# Work for UK company remotely from US



## baeraudrey (Oct 8, 2011)

Hi,

I am a US citizen and currently work for a UK company in Cambridge, England. My husband is having trouble finding work and we are would like to move back to the US. Does anyone know if it would be possible to work remotely from the US for the UK company?  As I am a US citizen, I don't need a US visa and my UK visa is good for another year and a half. I don't believe the UK company has a US office so just transferring to the US office isn't an option. I've read that I might be able to work as a contractor, but am not sure.Any information on the possibility of working and any tax implications (I make well below the threshold for double taxation) would be greatly appreciated!
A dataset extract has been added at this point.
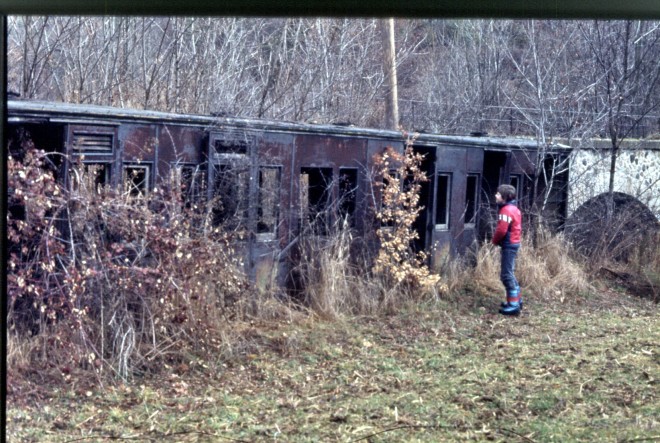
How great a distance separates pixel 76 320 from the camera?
3.81 meters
Thank you!!

Best,
Audrey


----------



## Bevdeforges (Nov 16, 2007)

As a US citizen residing in the US, you'd just about have to work for the UK company on a contract basis. You may want to speak to an accountant or enrolled agent to help you set up this arrangement, as it means you'll be responsible for all your own taxes (including US social security and any local payroll taxes based on where you wind up in the US).
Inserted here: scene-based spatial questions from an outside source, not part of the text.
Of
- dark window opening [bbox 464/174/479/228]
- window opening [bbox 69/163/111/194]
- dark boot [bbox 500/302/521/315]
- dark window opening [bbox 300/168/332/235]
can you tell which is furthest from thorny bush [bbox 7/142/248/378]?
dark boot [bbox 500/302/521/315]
The one big caveat about working as a "contractor" is that it does very much tend to draw IRS attention - because contractor status is often abused, particularly by employers in the US. Rule of thumb is that the IRS is suspicious of anyone working on a "contractor" basis if they don't have multiple clients. 

One other thing I'll mention in connection with working on a "contractor" basis is that your hourly rate or your "salary" should be adjusted for the change in status. As an employee, your employer is paying out a certain amount as their portion of your social insurances, is supplying a work space and supplies (paper, pencils, printers, postage, etc.). On a contract basis, you'll be paying for your own supplies and other expenses, as well as having to handle the accounting for taxes and benefits for yourself. On a contract basis, make sure you take these expenses into account before agreeing to the amount you'll be paid (or make sure your contract reads $x plus expenses).

Double taxation is not an issue for you on return to the US. But, to get your husband's visa, you will have to have your US tax filings current. If you haven't been filing the last few years, get those back filings done now, before you put in the paperwork for hubby's visa!
Cheers,
Bev


----------